Friendship 101





Friendship.  A simple enough word, but a word that for each and everyone of us holds a different meaning.  Since I refuse to speak for others, I will simply discuss my definition of friendship.  I have always believed that I should model the way I want to be treated.  I suppose you could say that it’s the Golden Rule that I try to remember, but I think that it’s truly a display of my value system.  I will be the first person to admit that being a friend does have it’s difficulties, and that I am not always the friend that I try to be, but every day I strive to give 100%.  Here’s the problem…

Melanie and Me
When you have so many people who are in your life, all of whom you hold dear to your heart, someone is going to get left behind.  I was recently told that I am a worthless friend.  Imagine having your heart twisted so tightly that it breaks in two.  That is what I felt…but only for a moment.  (About an hour-ish.)  I have come to realize that this individual has expectations that I will never be able to live up to, and that’s okay, I refuse to give up who I am in order to accommodate one person.  Is this a selfish attitude?  Perhaps.  But I have also come to realize that being a friend means to accept a person for who they are, not what you want them to be or expecting them to live up to a list of requirements.

» **ENTRIES SUPPLIED**
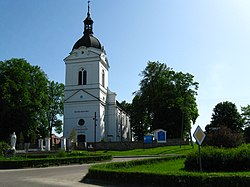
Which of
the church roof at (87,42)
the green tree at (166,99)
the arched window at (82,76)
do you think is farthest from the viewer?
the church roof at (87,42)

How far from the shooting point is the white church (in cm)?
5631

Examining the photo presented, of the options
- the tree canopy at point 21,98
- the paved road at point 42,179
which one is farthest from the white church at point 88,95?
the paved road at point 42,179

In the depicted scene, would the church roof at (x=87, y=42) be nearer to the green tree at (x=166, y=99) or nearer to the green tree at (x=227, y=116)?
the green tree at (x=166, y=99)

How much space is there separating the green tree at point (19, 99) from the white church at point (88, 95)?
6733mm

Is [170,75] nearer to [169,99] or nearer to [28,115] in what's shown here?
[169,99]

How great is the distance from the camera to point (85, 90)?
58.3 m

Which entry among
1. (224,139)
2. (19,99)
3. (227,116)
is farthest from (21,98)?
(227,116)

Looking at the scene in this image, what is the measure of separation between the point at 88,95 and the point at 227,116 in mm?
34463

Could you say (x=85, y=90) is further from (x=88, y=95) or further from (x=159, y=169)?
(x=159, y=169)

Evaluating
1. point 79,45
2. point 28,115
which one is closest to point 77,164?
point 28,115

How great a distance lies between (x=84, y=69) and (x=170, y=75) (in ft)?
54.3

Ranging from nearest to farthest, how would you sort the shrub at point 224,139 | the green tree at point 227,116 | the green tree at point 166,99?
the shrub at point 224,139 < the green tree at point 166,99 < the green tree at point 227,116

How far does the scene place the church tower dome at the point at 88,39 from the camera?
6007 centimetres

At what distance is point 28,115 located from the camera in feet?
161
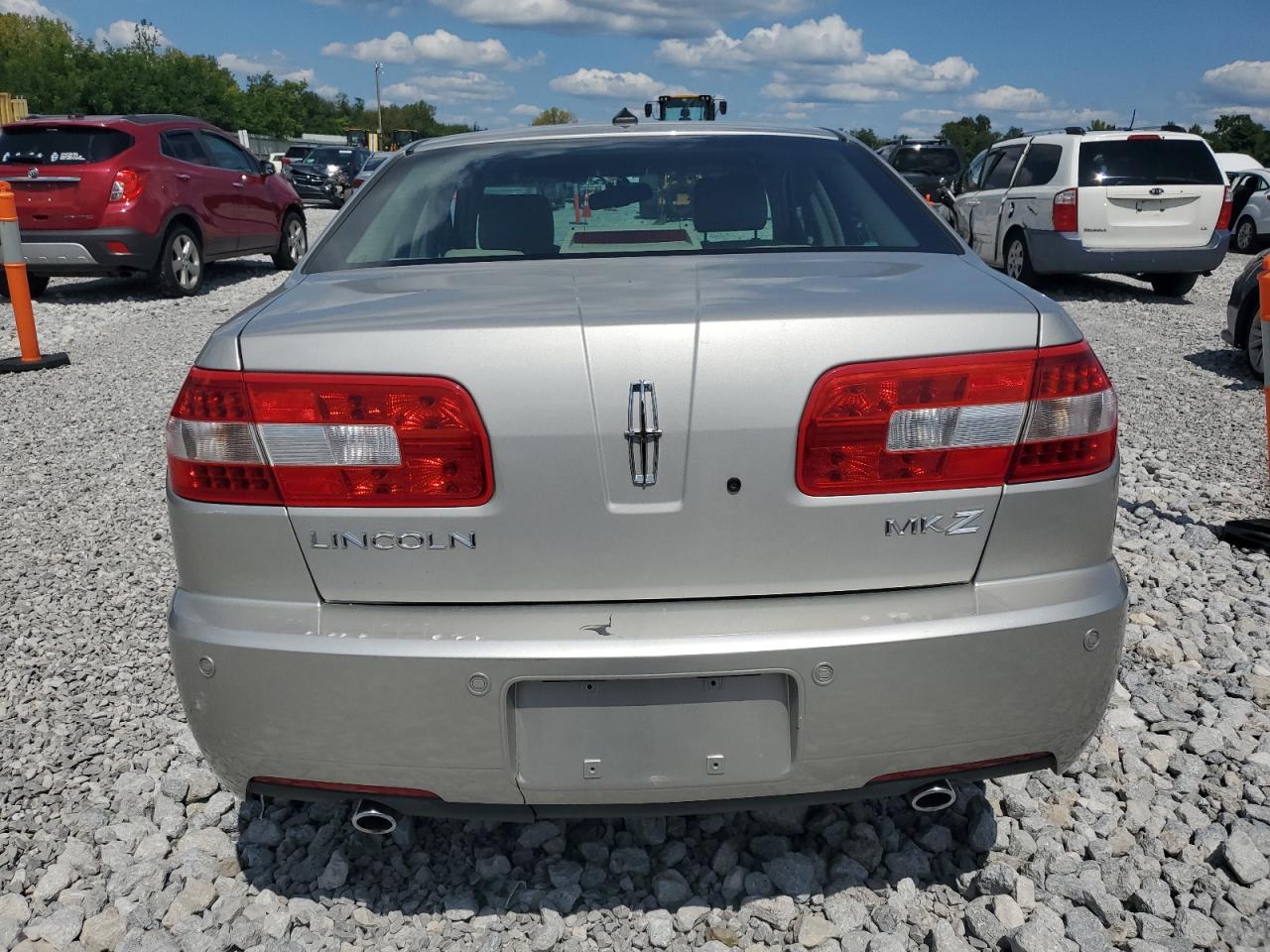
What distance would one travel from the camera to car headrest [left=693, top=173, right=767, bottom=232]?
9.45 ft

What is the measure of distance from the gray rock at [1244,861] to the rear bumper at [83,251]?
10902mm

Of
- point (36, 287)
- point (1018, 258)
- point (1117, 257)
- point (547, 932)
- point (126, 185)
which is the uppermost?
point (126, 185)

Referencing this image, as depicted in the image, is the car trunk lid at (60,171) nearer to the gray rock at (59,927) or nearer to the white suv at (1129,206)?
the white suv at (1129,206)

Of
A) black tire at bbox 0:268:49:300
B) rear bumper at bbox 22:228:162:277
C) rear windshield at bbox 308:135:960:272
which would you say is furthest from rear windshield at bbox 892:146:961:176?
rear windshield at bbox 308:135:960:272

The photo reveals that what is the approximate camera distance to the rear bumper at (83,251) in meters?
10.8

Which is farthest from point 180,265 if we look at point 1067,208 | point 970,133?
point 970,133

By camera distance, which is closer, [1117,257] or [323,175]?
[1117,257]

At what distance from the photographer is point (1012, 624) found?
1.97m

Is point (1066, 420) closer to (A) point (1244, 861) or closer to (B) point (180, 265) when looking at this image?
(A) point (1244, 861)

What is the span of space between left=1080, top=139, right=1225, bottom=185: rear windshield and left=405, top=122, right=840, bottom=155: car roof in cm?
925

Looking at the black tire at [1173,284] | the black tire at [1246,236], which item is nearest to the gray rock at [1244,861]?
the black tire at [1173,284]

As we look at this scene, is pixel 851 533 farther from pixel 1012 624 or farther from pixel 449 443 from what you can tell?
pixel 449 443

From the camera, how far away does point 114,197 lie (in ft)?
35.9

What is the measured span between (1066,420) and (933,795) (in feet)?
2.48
==
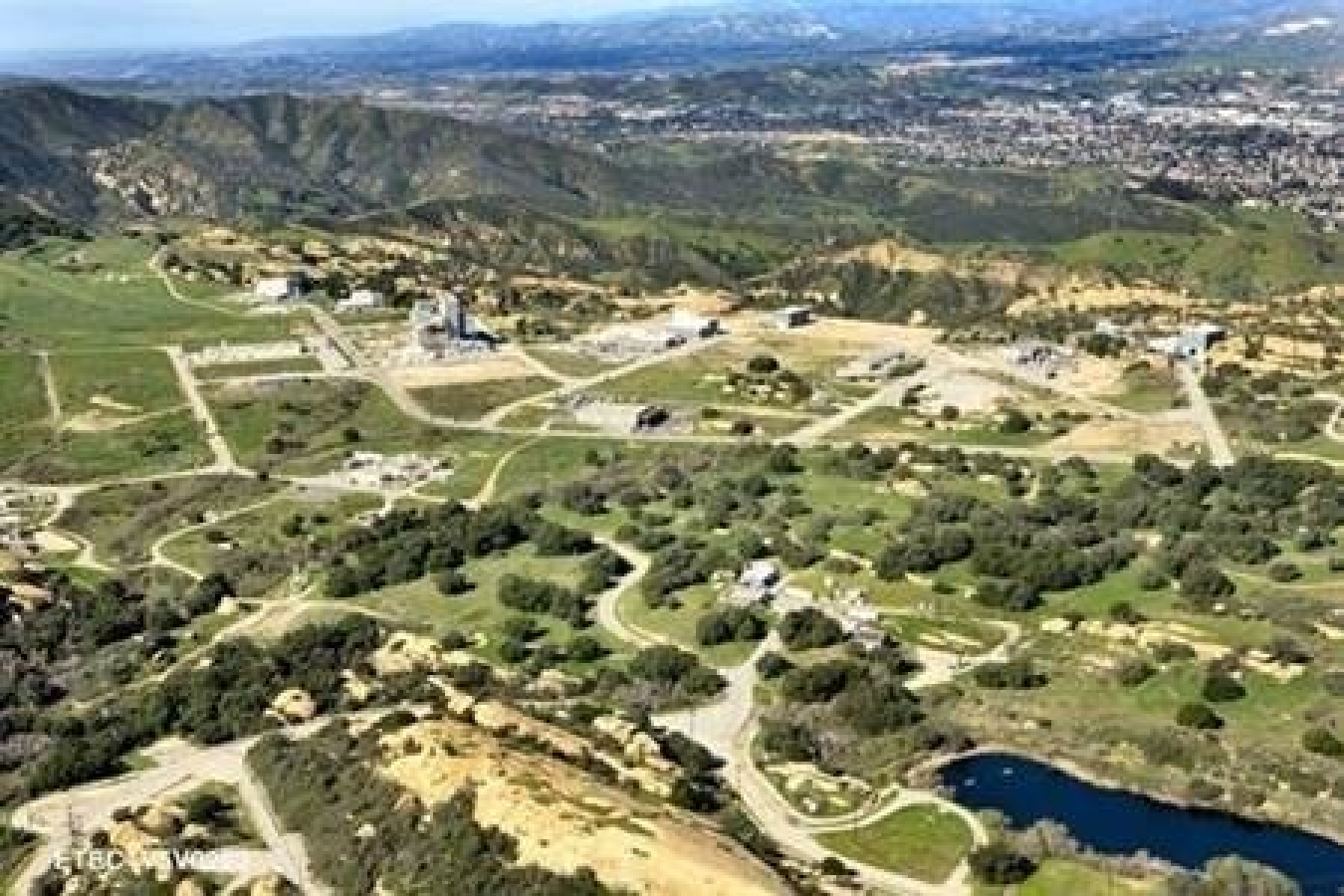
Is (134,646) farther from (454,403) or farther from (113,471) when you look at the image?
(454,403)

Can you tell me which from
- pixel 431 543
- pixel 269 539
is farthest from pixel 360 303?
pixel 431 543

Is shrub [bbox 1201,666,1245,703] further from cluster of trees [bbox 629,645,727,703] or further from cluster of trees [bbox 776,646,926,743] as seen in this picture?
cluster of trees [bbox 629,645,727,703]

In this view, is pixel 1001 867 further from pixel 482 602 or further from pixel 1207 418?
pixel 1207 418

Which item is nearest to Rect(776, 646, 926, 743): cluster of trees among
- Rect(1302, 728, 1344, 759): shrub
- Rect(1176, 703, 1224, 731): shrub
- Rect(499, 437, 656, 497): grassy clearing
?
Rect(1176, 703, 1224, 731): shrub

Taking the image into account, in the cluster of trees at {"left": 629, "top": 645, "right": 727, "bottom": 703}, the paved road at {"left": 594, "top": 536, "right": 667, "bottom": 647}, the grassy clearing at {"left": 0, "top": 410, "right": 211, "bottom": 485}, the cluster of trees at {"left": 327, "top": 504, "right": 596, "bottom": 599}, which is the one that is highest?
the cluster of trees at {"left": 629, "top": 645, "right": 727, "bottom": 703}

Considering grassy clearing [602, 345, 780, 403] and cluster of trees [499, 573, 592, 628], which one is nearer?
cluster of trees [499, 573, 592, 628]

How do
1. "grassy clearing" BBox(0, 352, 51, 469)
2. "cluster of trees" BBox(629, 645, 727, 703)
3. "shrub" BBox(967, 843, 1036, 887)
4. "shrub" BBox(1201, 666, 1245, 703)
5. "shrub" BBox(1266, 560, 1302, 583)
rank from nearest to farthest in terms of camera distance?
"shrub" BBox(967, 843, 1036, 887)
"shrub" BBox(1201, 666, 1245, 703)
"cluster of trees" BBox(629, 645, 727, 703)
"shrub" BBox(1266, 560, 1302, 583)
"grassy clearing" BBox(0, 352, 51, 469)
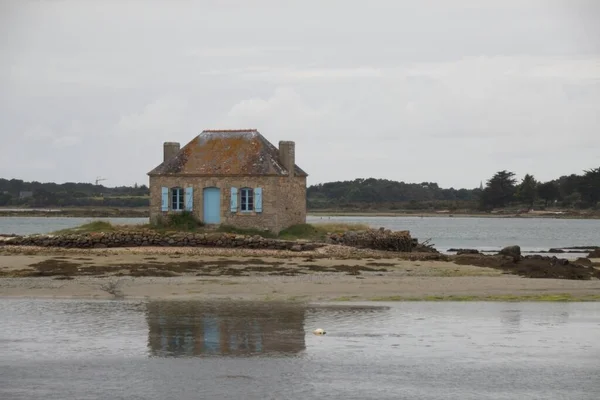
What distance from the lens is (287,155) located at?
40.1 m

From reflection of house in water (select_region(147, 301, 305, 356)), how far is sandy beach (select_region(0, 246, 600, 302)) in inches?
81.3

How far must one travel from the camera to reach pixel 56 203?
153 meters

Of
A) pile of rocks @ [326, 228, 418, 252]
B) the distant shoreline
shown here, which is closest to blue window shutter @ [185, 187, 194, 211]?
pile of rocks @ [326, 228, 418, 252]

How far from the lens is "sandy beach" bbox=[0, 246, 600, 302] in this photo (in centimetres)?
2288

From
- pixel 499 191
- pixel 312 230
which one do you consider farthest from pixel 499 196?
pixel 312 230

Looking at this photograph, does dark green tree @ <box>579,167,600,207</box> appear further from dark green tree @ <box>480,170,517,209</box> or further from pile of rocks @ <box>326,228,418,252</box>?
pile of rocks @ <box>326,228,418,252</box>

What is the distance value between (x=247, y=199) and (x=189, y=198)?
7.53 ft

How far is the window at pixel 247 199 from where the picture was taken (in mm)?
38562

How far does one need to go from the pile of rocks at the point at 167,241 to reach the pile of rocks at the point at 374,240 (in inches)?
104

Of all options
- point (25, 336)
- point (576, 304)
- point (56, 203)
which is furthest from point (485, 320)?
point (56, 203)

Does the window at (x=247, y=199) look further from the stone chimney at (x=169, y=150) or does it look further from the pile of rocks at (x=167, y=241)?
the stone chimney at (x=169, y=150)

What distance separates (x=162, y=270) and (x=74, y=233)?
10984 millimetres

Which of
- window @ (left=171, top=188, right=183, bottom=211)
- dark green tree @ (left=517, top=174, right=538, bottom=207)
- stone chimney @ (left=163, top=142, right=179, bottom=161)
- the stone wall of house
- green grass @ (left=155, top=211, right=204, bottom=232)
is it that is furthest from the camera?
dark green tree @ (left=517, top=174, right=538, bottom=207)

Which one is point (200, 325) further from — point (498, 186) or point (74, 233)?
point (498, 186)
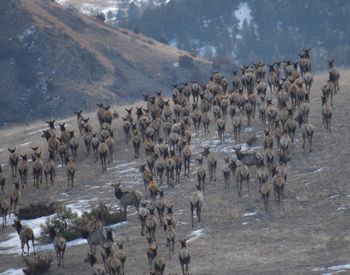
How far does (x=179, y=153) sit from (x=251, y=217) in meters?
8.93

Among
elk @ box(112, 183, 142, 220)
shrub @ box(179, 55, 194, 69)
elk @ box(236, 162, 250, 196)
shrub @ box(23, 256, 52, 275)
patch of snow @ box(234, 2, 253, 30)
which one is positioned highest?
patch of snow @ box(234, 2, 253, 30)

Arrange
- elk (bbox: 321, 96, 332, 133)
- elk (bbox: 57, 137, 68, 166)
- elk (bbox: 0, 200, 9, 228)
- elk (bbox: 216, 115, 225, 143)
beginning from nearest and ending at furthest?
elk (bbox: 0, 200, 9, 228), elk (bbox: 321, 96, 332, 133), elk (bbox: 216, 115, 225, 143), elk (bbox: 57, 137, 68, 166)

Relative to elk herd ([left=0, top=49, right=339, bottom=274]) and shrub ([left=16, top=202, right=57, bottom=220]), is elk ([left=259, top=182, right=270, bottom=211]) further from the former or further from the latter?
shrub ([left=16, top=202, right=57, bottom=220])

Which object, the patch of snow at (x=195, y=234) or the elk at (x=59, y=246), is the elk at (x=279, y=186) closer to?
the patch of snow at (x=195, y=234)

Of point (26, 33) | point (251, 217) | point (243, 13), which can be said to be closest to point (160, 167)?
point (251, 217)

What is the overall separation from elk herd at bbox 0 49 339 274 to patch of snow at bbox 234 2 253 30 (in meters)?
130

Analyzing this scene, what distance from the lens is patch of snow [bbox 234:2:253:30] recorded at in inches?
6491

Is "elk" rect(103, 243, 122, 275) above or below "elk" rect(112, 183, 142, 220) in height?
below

» **CHALLENGES**
A. In the essay on friendship, which rule does the writer say they try to remember?
B. Write the next few paragraphs of the essay on friendship, picking up after its final sentence in the same first-person voice.

» **TASK RESULTS**
A. The Golden Rule.

B.
Birth Bash
My only requirements for a friend are: be honest with yourself and be honest with me.  (I have an aversion to liars.) Follow those two rules and I will go to then ends of the Earth for you.  I pride myself on the loyalty I give my friends and family.  But with that, comes a great responsibility and willingness to follow my own rules.  Following my rules has brought me a great deal of peace, balance and happiness.  Following my rules has allowed me to be present for my friends and family.  When I say present, that means that I am available to my friends, for a laugh, a shoulder to cry on, an ear to listen to joys and sorrows or to just sit quietly together.  Many of you know me, and with that you know that sometimes you actually need to say to me, “Tasha, I need you right now.” Contrary to my own ego, I am not able to read minds or change the direction of the wind.  Those of you who know me well also know that when I am focused, tunnel vision sets in, but this doesn’t mean that I don’t care, or I am not available, I just need to be told.  What’s great about knowing this about myself, means that I am okay telling my friends when I need help or simply need them.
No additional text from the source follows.